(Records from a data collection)
• • • • • • •

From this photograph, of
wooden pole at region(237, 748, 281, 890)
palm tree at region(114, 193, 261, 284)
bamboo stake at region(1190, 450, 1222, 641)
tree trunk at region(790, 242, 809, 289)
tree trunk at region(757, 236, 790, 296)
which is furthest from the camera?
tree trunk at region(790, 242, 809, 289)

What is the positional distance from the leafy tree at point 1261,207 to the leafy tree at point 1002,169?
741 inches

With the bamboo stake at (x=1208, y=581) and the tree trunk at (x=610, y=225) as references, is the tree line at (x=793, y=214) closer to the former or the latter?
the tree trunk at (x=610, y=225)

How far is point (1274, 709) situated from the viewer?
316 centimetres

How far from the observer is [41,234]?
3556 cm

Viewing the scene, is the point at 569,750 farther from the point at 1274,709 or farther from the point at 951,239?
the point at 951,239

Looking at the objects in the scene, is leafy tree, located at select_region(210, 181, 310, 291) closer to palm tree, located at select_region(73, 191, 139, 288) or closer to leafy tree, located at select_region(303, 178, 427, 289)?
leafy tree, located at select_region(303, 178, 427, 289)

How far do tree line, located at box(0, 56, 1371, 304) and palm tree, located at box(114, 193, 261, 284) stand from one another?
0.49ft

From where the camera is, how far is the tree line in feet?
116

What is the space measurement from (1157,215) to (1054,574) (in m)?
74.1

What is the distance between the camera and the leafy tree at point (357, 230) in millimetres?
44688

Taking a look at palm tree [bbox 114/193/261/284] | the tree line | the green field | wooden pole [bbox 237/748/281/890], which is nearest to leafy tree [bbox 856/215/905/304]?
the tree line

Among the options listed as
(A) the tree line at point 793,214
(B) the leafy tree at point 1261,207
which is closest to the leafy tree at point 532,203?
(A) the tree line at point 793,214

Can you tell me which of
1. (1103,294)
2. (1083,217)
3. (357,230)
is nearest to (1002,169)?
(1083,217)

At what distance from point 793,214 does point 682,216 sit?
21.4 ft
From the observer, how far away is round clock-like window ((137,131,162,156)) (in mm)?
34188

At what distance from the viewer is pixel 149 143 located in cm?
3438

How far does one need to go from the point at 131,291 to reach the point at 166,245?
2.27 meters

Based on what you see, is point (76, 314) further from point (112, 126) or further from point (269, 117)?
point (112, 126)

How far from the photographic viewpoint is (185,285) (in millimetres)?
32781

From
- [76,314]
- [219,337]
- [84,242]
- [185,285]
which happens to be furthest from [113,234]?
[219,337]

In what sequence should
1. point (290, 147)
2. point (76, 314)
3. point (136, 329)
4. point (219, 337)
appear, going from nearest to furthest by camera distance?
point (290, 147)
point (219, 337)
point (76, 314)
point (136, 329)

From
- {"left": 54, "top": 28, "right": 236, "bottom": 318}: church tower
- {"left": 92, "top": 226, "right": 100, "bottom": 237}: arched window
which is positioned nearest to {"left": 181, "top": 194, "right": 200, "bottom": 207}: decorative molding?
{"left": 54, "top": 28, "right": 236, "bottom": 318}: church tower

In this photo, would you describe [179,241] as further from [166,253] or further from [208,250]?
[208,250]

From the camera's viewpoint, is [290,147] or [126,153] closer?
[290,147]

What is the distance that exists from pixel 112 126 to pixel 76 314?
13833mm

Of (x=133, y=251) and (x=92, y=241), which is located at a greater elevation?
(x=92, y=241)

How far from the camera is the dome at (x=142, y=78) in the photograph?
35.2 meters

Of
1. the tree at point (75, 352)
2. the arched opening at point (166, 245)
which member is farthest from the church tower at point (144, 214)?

• • • • • • •

Set problem: Print nothing but the lines from the line with "Among the options listed as" to the last line of the records above. Both of those lines count.

Full output:
Among the options listed as
(A) the tree line at point 793,214
(B) the leafy tree at point 1261,207
which is closest to the leafy tree at point 532,203?
(A) the tree line at point 793,214

Can you tell me which of
1. (1103,294)
2. (1083,217)
3. (357,230)
is nearest to (1002,169)?
(1083,217)

At what distance from point 793,214 does point 682,216 sit?
21.4 ft
From the observer, how far away is round clock-like window ((137,131,162,156)) (in mm)?
34188

At what distance from the viewer is pixel 149 143 located in cm?
3438

How far does one need to go from the point at 131,291 to reach the point at 166,245?
2.27 meters

Based on what you see, is point (76, 314) further from point (112, 126) or further from point (269, 117)?
point (112, 126)

How far from the photographic viewpoint is (185,285) (in millimetres)?
32781

From
- [76,314]
- [219,337]
- [84,242]
- [185,285]
which happens to be furthest from [113,234]?
[219,337]

In what sequence should
1. point (290, 147)
2. point (76, 314)
3. point (136, 329)
4. point (219, 337)
appear, going from nearest to furthest by camera distance?
point (290, 147)
point (219, 337)
point (76, 314)
point (136, 329)

From
- {"left": 54, "top": 28, "right": 236, "bottom": 318}: church tower
- {"left": 92, "top": 226, "right": 100, "bottom": 237}: arched window
which is positioned nearest to {"left": 181, "top": 194, "right": 200, "bottom": 207}: decorative molding?
{"left": 54, "top": 28, "right": 236, "bottom": 318}: church tower

In this photo, would you describe [179,241] as further from [166,253] or further from [208,250]?
[208,250]

From the camera's viewpoint, is [290,147] or [126,153] closer?
[290,147]

What is the distance that exists from pixel 112 126 to pixel 76 314?
13833mm

Of (x=133, y=251) and (x=92, y=241), which is located at a greater elevation?
(x=92, y=241)

How far from the camera is the dome at (x=142, y=78) in the photograph?
35.2 meters

Of
1. the tree at point (75, 352)
2. the arched opening at point (166, 245)
which member is farthest from the church tower at point (144, 214)?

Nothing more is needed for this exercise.